I have the journal limited to 100mb so I don’t ever bother cleaning house on that.
I probably don’t review pacman logs as often as I should, but stuff rarely breaks and is normally pretty easy for me to figure out what when it does.
So I have a note written down that says “keyring” It’s unclear to me if that’s something I should do regularly, or just if I have a problem. If I’m not mistaken, it is possible for a package to need the updated keyring even if you do pacman -Syu regularly. But I also think it just pitches an error on that package, which will fail to update. Then you can just update the keyring, then rerun pacman -Syu and everything will be fine?
The archlinux-keyring package holds they gpg signatures used for signing the packages and if you go too long between upgrades it’s possible you won’t have a signature or an outdated one and a normal -syu will fail because of it. So I just upgrade keyring first and it gets ahead of that issue.

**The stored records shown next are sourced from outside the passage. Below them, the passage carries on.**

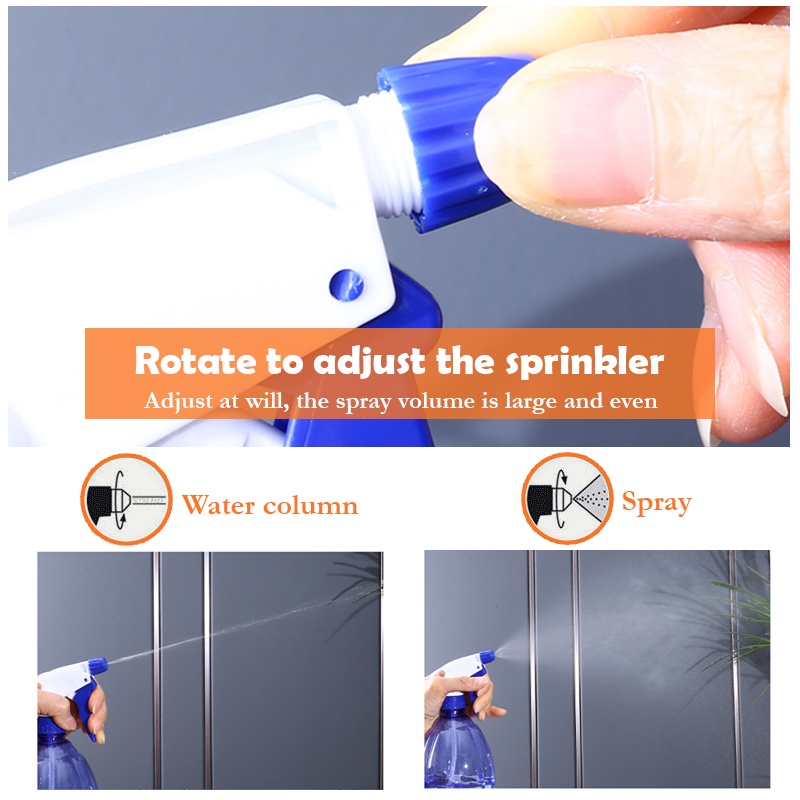 Rotate to adjust the sprinkler
Adjust at will, the spray volume is large and even

Water column

Spray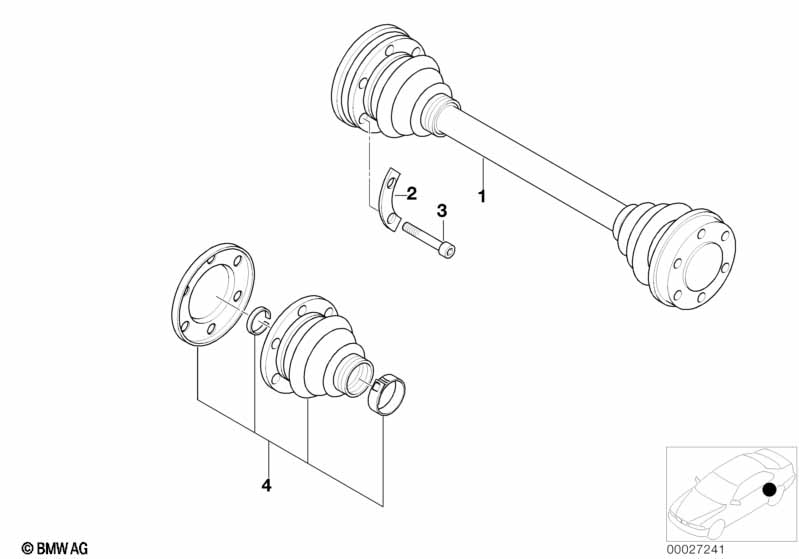 2
3
1
4
© BMW AG
00027241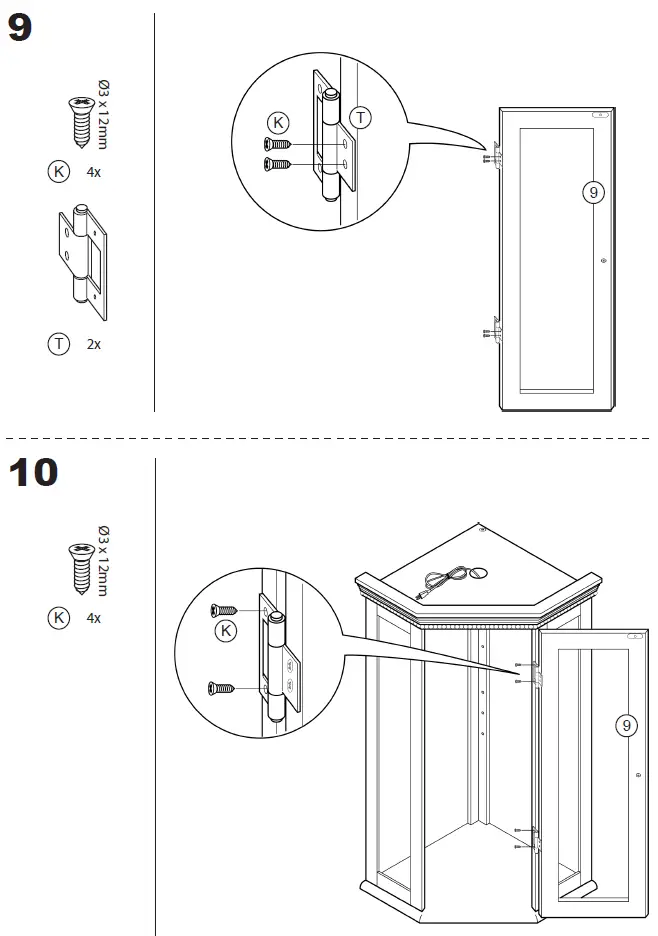 9

Ø3 x 12mm

K 4x

T 2x

K

T

9

10

Ø3 x 12mm

K 4x

K

9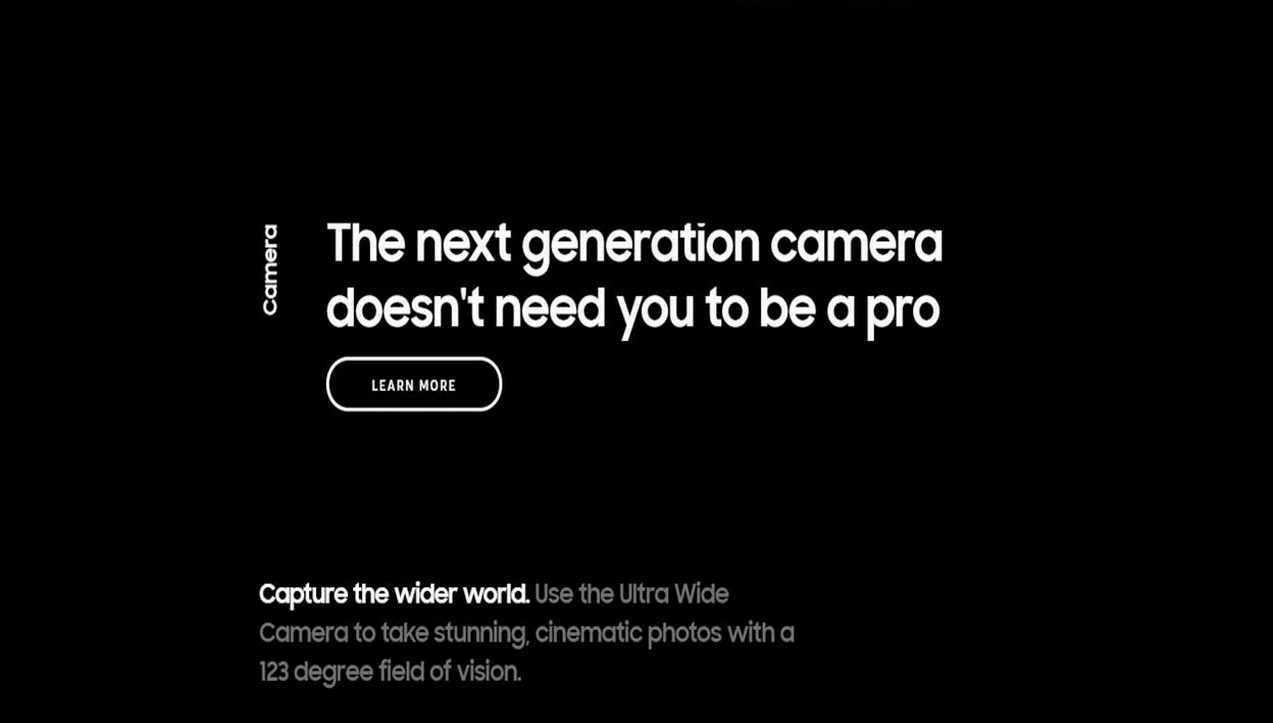 Camera

The next generation camera doesn't need you to be a pro

LEARN MORE

Capture the wider world. Use the Ultra Wide Camera to take stunning, cinematic photos with a 123 degree field of vision.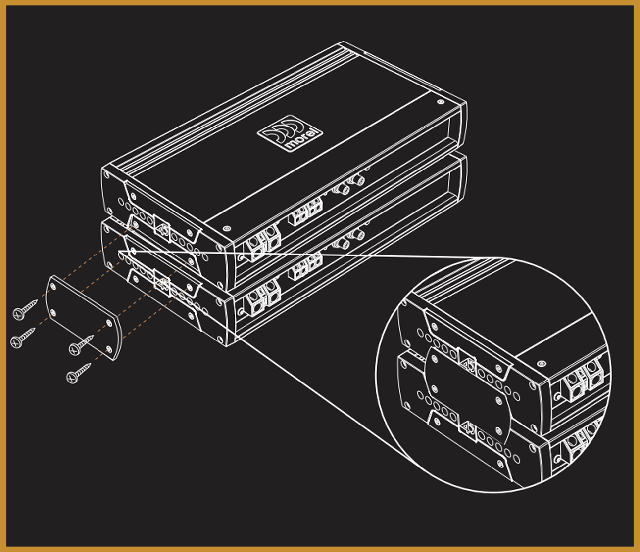 morel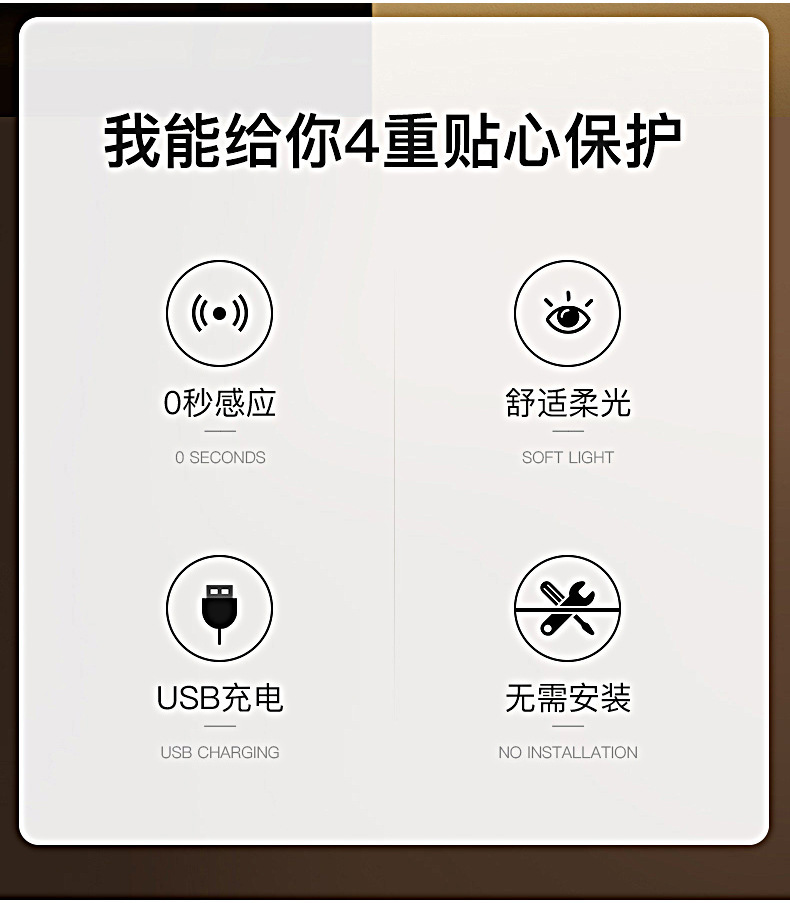 我能给你4重贴心保护

0秒感应

0 SECONDS

舒适柔光

SOFT LIGHT

USB充电

USB CHARGING

无需安装

NO INSTALLATION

On hardware that I don't update often, the problem happens to me and this is the route I normally use. What I'm wondering is why the Arch guys don't implement this "automatically"... for example if the keyring is in the packages to be updated, we update it first and then the rest of the packages.
Probably boils down to the arch ethos of K.I.S.S. not making too many decisions for you.
@Shortbus
Yes it is true it may be for this reason.
Although honestly as a "shortcut" it could be convenient for many people who find themselves in a panic when they see this problem for the first time. Furthermore, adopting this behavior does not seem to me to go against the K.I.S.S.